This is software (AWS) generated transcription and it is not perfect.
So originally I was a student at BYU, I got an MISM there and then actually headed over to the University of Utah. Originally, I wanted to get a Ph.D. with an emphasis in information systems, I decided that wasn't for me all the research was tedious but the research was awful. So I decided to go into industry instead of academia and ended up at Intermountain Healthcare as a data analyst and it's been awesome, kind of moved up a little bit became an analytics engineer and I'm on a specialized team now focused on all data analysts and the tools that we use. So it's been a pretty fascinating turn for me and really rewarding, I've really enjoyed it.
So responsibilities are a lot around strategy for analytics with Intermountain what BI tools do we want to use and how do we want to move forward as an Enterprise Analytics organization? What's the best approach to individual projects as well? So one of the big projects that we have right now is what's called the Executive Dashboard. Our team handles all the data gathering, creation and visualization for our executive leadership team on a monthly basis that will also go to our board of directors as well as new requirements this year to go to every leader within Intermountain so think of every manager on up so it's kind of a big responsibility for us. It was super stressful, but luckily we're kind of in maintenance mode now. In terms of the weekly hours, we have a flexible schedule, so we'll actually go down to a Provo office on Monday, Tuesday, Wednesday, Thursday, we will spend time at what's called our parkway office, and then the expectation is on Fridays we get to work from home.
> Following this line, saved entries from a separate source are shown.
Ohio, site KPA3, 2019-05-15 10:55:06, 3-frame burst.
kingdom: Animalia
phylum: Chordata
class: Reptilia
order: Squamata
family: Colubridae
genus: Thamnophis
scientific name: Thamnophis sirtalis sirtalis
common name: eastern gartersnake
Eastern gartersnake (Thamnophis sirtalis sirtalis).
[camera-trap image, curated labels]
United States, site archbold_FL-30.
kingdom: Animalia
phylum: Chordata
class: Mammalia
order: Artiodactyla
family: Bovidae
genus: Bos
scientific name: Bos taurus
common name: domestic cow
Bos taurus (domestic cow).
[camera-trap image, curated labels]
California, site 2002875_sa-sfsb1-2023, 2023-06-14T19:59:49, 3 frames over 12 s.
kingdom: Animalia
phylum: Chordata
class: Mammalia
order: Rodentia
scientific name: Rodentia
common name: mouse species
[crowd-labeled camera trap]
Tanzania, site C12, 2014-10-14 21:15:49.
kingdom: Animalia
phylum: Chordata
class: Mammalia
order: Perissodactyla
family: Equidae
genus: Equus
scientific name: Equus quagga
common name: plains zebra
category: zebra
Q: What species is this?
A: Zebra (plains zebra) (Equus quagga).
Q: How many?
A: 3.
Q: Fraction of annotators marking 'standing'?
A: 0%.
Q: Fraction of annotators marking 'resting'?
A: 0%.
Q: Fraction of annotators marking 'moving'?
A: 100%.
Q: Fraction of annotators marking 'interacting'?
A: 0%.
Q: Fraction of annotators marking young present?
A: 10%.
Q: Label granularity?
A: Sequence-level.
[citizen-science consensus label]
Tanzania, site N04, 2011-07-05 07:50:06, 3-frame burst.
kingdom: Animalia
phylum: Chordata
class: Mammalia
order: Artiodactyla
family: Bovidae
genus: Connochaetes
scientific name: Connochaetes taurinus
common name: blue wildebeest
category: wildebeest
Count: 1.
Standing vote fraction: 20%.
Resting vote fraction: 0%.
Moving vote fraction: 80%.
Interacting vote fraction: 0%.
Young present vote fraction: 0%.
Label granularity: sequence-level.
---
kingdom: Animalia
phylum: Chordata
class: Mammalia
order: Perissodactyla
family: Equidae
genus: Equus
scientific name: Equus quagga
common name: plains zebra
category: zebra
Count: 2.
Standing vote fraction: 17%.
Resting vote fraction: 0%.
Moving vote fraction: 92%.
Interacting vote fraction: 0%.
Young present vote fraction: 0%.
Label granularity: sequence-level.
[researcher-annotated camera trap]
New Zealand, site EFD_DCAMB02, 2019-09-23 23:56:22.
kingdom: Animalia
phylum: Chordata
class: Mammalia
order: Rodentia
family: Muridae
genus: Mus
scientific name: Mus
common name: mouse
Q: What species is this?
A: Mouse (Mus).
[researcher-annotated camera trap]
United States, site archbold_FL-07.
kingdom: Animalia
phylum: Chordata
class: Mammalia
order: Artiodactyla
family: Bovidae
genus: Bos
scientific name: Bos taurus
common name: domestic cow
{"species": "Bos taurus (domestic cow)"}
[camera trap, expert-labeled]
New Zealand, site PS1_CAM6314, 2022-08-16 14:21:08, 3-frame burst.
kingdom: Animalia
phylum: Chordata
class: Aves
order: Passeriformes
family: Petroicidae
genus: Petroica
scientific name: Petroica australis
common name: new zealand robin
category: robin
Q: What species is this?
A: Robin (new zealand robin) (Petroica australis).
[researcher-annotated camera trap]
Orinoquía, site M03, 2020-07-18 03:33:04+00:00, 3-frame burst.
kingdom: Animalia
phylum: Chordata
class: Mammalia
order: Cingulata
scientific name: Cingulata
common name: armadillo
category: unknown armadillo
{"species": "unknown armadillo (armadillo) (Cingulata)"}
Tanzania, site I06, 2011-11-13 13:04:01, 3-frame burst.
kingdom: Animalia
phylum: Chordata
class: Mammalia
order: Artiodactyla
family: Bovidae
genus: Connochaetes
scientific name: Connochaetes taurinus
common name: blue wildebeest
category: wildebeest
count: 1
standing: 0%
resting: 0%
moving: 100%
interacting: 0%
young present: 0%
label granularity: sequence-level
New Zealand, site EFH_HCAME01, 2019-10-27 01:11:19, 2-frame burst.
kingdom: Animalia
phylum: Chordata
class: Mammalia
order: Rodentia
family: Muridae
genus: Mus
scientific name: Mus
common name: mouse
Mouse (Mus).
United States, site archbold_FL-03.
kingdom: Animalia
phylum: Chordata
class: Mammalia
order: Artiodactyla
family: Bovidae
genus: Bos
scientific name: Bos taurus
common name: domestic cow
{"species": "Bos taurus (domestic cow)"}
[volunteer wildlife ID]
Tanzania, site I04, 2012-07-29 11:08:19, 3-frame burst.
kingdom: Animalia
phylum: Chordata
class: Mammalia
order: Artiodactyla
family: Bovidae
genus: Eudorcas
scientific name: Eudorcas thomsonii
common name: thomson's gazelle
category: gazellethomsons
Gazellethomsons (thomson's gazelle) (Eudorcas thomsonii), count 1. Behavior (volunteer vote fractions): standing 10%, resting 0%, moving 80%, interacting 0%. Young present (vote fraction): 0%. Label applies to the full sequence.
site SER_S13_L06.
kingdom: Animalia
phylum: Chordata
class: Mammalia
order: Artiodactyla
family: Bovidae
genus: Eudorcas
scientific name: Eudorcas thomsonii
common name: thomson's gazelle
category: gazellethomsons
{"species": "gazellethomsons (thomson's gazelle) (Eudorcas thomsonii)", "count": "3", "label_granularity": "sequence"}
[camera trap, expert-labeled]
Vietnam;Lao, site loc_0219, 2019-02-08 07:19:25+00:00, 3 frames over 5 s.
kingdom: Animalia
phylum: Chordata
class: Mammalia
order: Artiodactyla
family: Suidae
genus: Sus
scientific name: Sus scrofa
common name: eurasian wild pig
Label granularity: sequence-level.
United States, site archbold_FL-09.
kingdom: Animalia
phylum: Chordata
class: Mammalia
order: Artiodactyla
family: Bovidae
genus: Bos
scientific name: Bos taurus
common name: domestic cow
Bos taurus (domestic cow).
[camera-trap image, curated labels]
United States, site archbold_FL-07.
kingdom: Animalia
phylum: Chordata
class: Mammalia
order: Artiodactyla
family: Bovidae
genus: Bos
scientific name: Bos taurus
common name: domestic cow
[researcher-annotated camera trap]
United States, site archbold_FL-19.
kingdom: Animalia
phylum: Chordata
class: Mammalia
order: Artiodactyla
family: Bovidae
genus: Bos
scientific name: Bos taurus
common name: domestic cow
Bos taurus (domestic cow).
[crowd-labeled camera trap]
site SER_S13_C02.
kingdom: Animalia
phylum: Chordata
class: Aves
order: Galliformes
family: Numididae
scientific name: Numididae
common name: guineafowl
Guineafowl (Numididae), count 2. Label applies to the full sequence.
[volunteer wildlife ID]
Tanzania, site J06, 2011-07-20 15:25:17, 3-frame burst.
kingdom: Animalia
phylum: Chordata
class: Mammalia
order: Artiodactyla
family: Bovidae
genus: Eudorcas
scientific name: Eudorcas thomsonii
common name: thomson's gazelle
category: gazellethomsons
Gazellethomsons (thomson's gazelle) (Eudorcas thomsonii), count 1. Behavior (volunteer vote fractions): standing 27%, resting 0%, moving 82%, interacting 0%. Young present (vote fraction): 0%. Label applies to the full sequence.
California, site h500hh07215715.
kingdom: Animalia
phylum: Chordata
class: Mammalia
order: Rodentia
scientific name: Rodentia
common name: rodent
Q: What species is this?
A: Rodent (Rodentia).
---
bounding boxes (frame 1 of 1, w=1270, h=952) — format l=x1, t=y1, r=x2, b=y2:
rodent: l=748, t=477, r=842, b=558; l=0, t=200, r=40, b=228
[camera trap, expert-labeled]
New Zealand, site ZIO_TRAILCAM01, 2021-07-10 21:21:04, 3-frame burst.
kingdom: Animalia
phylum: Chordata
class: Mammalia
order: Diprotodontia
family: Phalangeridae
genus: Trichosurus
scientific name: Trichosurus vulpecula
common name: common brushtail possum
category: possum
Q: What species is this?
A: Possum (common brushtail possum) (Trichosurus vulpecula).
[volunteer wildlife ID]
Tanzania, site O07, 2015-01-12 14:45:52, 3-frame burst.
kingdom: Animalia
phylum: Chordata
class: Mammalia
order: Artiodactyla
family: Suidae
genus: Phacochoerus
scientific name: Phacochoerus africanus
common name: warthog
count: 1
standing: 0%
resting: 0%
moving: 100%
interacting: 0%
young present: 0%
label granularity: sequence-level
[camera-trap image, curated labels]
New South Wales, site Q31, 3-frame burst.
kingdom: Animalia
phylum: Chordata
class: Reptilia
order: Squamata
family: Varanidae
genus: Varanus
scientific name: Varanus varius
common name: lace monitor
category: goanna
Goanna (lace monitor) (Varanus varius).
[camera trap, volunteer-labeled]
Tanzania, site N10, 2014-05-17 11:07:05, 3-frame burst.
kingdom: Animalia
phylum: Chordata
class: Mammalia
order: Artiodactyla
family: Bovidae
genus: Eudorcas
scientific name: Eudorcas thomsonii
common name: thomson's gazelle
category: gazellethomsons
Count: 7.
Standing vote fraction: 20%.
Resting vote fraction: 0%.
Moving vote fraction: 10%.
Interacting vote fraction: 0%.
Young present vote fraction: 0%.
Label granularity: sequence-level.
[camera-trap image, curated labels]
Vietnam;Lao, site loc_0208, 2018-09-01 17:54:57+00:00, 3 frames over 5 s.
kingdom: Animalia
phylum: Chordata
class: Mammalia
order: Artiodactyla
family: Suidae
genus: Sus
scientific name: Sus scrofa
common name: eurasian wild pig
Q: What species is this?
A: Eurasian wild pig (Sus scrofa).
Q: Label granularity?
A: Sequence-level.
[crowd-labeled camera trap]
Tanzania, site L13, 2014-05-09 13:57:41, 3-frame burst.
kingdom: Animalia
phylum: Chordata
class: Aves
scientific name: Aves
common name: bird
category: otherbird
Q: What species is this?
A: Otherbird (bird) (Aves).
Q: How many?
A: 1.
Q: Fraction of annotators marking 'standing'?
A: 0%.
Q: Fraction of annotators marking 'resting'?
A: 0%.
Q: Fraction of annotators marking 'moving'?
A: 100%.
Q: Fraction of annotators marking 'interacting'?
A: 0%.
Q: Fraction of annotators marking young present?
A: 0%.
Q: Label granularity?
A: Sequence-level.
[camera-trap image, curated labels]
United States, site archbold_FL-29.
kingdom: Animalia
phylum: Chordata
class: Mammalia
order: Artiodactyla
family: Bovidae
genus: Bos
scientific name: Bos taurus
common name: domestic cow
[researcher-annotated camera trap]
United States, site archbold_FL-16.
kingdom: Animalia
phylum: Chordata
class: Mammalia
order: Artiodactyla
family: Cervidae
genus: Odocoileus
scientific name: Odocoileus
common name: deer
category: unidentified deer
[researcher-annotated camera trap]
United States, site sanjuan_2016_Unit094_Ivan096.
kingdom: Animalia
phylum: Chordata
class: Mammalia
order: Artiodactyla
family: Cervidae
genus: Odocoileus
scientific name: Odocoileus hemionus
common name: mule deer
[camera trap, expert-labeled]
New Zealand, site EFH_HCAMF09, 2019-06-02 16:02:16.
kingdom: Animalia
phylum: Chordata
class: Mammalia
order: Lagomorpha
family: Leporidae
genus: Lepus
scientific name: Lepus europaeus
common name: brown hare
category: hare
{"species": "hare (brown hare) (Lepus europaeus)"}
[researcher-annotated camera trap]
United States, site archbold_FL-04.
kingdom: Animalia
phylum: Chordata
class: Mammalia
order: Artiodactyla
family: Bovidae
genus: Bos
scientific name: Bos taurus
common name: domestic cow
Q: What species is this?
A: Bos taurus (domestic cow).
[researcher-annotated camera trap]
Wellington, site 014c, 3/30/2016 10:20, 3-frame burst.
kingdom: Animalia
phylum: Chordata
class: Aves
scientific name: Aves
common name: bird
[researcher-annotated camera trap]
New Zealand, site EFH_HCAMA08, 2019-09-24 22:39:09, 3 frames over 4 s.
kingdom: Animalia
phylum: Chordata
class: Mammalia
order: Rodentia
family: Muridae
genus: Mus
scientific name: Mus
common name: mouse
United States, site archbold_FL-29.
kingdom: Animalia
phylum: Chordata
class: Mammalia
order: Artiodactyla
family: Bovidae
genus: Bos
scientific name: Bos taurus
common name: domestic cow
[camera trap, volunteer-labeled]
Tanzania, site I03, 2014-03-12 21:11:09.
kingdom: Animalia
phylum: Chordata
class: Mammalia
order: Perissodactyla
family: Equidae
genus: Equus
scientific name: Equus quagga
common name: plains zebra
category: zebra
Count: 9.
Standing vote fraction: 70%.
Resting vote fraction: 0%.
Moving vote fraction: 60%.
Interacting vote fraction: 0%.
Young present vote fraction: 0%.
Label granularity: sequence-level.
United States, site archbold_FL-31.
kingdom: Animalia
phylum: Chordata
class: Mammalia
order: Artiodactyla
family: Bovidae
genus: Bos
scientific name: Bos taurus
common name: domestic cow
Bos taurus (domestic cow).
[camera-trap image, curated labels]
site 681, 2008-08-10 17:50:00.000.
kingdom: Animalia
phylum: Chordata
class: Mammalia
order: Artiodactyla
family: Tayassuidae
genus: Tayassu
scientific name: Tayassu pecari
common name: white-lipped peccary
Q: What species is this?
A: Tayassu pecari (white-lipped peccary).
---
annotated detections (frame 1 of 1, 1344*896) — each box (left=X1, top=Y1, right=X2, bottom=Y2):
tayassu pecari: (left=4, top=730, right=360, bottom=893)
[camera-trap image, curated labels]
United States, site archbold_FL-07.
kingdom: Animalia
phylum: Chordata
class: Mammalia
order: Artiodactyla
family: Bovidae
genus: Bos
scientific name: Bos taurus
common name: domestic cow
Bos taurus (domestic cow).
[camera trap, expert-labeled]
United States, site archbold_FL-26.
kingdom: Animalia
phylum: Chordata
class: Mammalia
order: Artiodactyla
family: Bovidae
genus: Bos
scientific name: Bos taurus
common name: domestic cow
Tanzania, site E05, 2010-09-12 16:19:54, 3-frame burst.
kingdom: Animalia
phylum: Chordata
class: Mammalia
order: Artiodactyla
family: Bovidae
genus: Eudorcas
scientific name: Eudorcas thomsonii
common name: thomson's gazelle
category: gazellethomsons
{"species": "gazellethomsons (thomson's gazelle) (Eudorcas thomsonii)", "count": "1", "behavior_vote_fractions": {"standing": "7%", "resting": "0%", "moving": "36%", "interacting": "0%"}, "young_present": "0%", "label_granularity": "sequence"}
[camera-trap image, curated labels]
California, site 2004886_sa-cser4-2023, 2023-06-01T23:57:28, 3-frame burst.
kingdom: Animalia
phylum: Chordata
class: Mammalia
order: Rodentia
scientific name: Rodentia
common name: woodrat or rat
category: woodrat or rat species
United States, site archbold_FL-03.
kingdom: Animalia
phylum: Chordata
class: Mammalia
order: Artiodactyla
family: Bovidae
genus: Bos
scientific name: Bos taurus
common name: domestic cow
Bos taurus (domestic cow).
My manager's on a workgroup that actually will expand that, and potentially we could work from home two days a week, so lots of telecommuting involved.
The main tools for us as data analysts, in general, think of Tableau, Cognos, Power BI just the General BI tools, SQL, we use Oracle SQL here with our Enterprise Data warehouse so you'll see a lot of data polls with SQL developer or what's called Toad. So general analysis, things like that, you'll see a lot of other analysts use R, Python a lot of data mining packages, things like that. In terms of preference for tools, I really like tableau and the flexibility and the customization that it allows. A lot of people push for us to have Power BI but what we see is that there's not a whole lot differentiation when we've invested so much in tableau. So we say, in terms of strategy it doesn't really make sense to have two tools doing the same thing and that's part of the job that we have of like what is the strategy moving forward with the tools that we have and the scope and their overlap, etcetera?